Bartering up: capitalism and the laws of thermodynamics

Great story today about a guy exploiting (in a positive way) the power of Craigslist, and conducting a series of barter exchanges that so far has started with a red paperclip and ended with a year’s free stay in a house in Phoenix.

Of course, any reader of This Old House Magazine knows that there are many old houses that are available for essentially free, provided you can move them or otherwise improve them. So theoretically Kyle MacDonald should have had his house a long time ago. But this is the rub about Craigslist: it’s not a perfect market, because not every buyer or seller is plugged into it.

The larger economic point that is missed by the article, and by the premise of MacDonald’s experiment, is that there is no way to overcome economic friction. Part of what MacDonald is doing in his “trades up” is exploiting private valuations of goods that are lower than his own private valuation, and thus apparently creating value in the trade. But this overlooks the value of MacDonald’s time and the opportunity cost that he incurs by spending time on this project. The other factor is the value contributed to the project by people like Annie Robbins who acts economically irrationally because she admires the anticonsumerist principle of the exchange, and by the snowmobile company that donates goods and travel in exchange for marketing publicity. In fact, that particular trade may well have destroyed traditional value somewhere along the way.

So here’s the larger economic question: are market exchanges in particular, and the market in general, subject to the laws of thermodynamics? Is it possible to have a trade that “creates value”? Or is what happens merely a shifting of value from one party to a different party with some inevitable loss of friction?

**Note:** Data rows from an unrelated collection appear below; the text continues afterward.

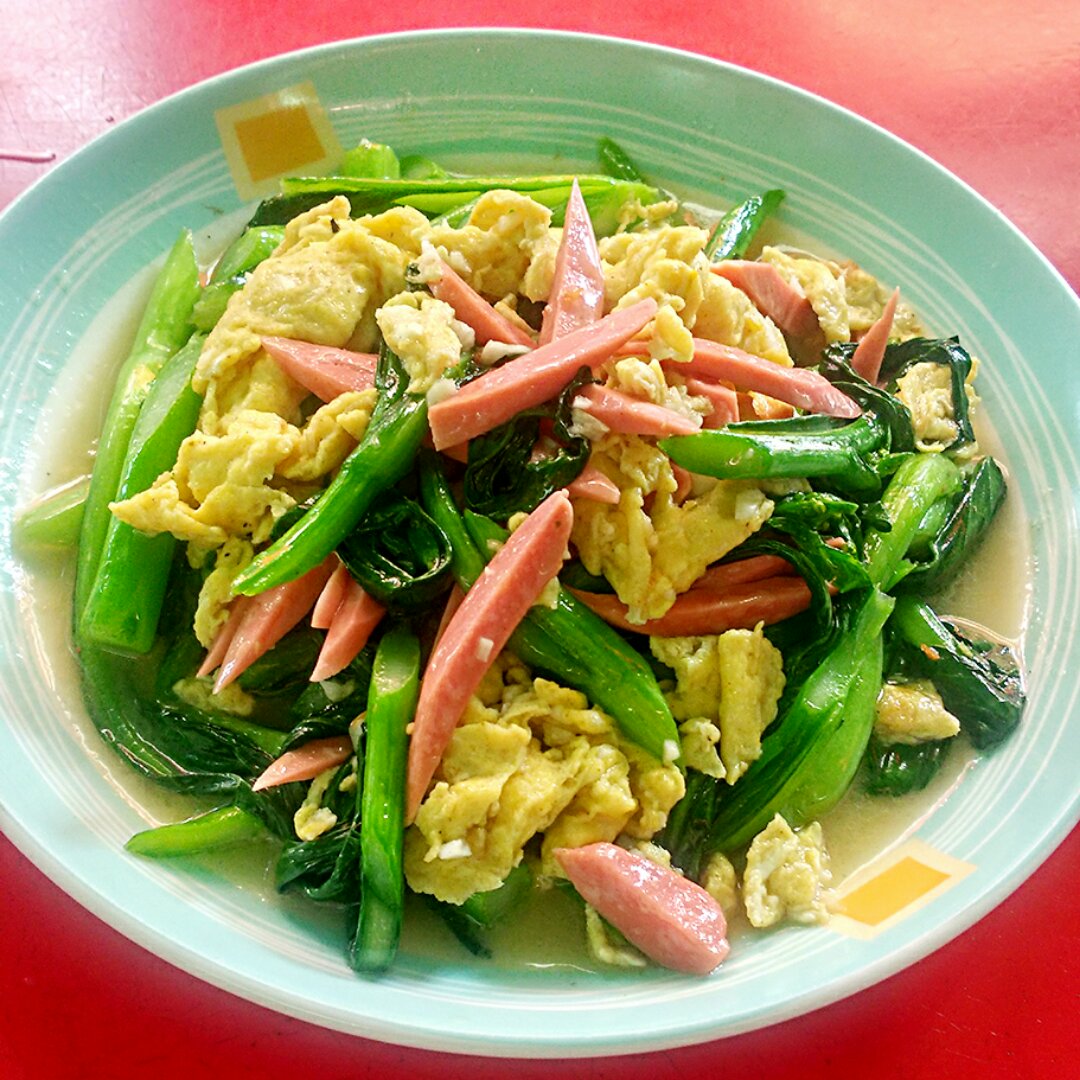 炒菜心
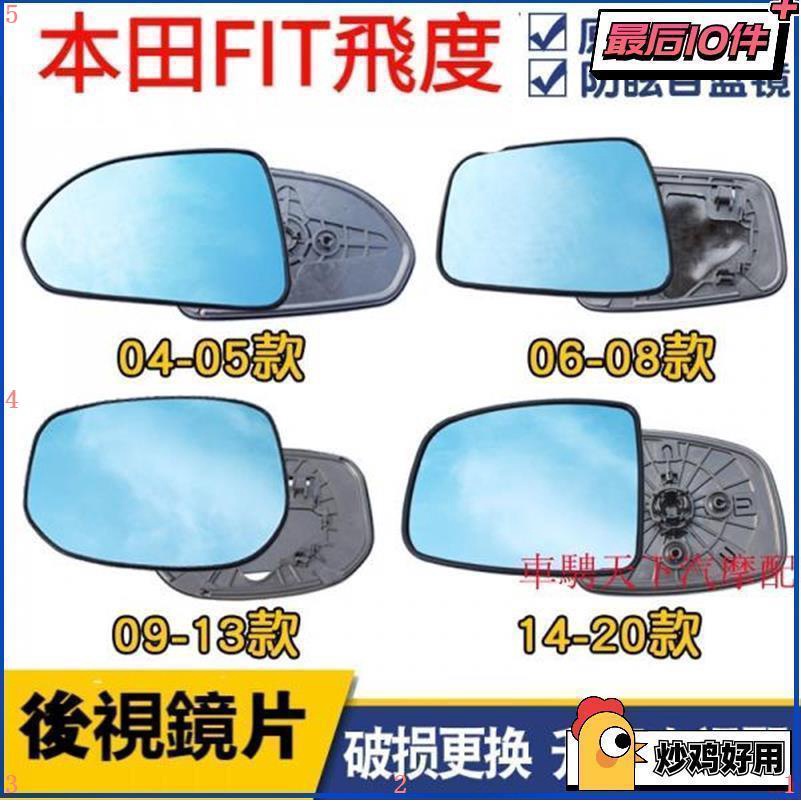 特價優選👑 Honda本田2005-2021年新老Fit飛度大視野藍鏡後照鏡鏡片 2代3代4代FIT倒車j鏡反光後視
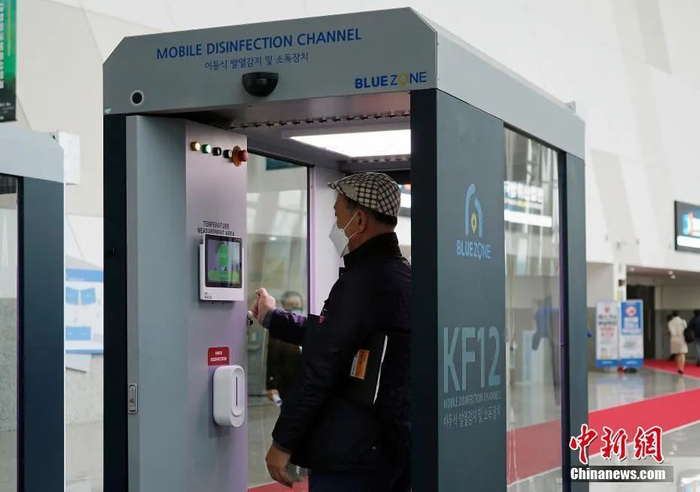韩国疫情反弹。图为在京畿道高阳市某会议中心内，人员需要通过移动测温消毒通道，进行防疫检查。中新社记者 曾鼐 摄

A lot of modern negotiation theory is based on the principle of the “win-win” where both parties at a table derive benefit from a trade. The question is: who loses? Does every win-win have an external party somewhere who is not represented at the table who is disadvantaged by the trade in some way?

These aren’t theoretical questions. A lot of the politics that surrounds business is based on the conflict between people who believe in win-win (or at least tout its value) and people who argue on behalf of the damaged external party. Think industry vs. environmentalists.